Pandas merge() - A Simple Illustrated Guide with Video

In this tutorial, we will learn about the Pandas merge() function. Described in one sentence, the merge() function is used to combine datasets in various ways.

As you go through the tutorial, you can watch the following video guide for ease of understanding:

Syntax and Parameters

pandas.merge(left, right, how='inner', on=None, left_on=None, 
             right_on=None, left_index=False, right_index=False, 
             sort=False, suffixes=('_x', '_y'), copy=True, 
             indicator=False, validate=None)

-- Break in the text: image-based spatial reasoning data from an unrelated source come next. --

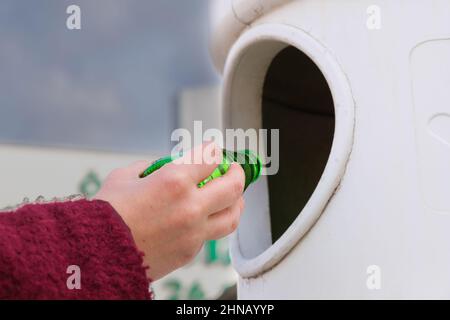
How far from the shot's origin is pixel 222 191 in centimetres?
84

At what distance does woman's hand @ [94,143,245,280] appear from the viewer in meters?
0.73

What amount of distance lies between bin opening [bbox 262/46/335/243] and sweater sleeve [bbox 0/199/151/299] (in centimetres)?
147

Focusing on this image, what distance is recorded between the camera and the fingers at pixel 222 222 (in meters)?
0.84

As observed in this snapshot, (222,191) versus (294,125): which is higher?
(294,125)

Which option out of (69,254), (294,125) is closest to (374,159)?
(294,125)

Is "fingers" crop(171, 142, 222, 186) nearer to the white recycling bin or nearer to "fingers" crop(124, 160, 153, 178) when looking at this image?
"fingers" crop(124, 160, 153, 178)

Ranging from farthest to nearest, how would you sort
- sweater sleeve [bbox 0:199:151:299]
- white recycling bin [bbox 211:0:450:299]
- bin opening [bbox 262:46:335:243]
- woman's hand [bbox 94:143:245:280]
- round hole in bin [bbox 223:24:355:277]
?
bin opening [bbox 262:46:335:243], round hole in bin [bbox 223:24:355:277], white recycling bin [bbox 211:0:450:299], woman's hand [bbox 94:143:245:280], sweater sleeve [bbox 0:199:151:299]

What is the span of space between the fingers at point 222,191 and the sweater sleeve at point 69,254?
15cm

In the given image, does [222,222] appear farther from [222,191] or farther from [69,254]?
[69,254]

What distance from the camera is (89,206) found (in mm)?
683

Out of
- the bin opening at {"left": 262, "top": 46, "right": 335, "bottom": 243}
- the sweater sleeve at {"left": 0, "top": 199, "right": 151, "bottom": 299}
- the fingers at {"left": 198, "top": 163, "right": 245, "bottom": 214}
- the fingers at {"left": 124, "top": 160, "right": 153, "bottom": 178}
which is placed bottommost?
the sweater sleeve at {"left": 0, "top": 199, "right": 151, "bottom": 299}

Here are the parameters from the official documentation:

Parameter	Type	Description
`left`	DataFrame
`right`	DataFrame or Series	Data frame to merge with
`how`	`{'left', 'right', 'outer', 'inner', 'cross'}`, default `'inner'`	Merge type to perform: left: only use the keys from the left DataFrame right: only use the keys from the right DataFrame outer: use common keys from both DataFrames inner: use overlap of keys from both DataFrames cross: cartesian product from both DataFrames
`on`	label or list	Column or index level names to join on. Must be contained in both DataFrames.
`left_on`	label, or list, or array-like	Column or index level names to join on in the left DataFrame.
`right_on`	label, or list, or array-like	Column or index level names to join on in the right DataFrame.
`left_index`	`bool`, default `False`	Use index from the left DataFrame as join key(s).
`right_index`	`bool`, default `False`	Use index from the right DataFrame as join key(s).
`sort`	`bool`, default `False`	Sort the join keys lexicographically in the resulting DataFrame. If set to `False`, the order of the join keys depends on the join type.
`suffixes`	list-like, default is (`"_x"`, `"_y"`)	A length-2 sequence where each element is optionally a string indicating the suffix to add to overlapping column names in left and right respectively. At least one of the values must not be `None`.
`copy`	`bool`, default `True`	If `False`, avoid a copy if possible.
`indicator`	`bool` or `str`, default `False`	If set to `True`, adds a column to the output DataFrame called `"_merge"` containing information of the source of each row. The column can be given a different name by providing a string as argument.
`validate`	`str`, optional	If used, checks if merge is of a specified type. “one_to_one” or “1:1”: checks if merged keys are unique in both left and right datasets. “one_to_many” or “1:m”: checks if merged keys are unique in left dataset. “many_to_one” or “m:1”: checks if merged keys are unique in right dataset. “many_to_many” or “m:m”: allowed, but it does not result in checks.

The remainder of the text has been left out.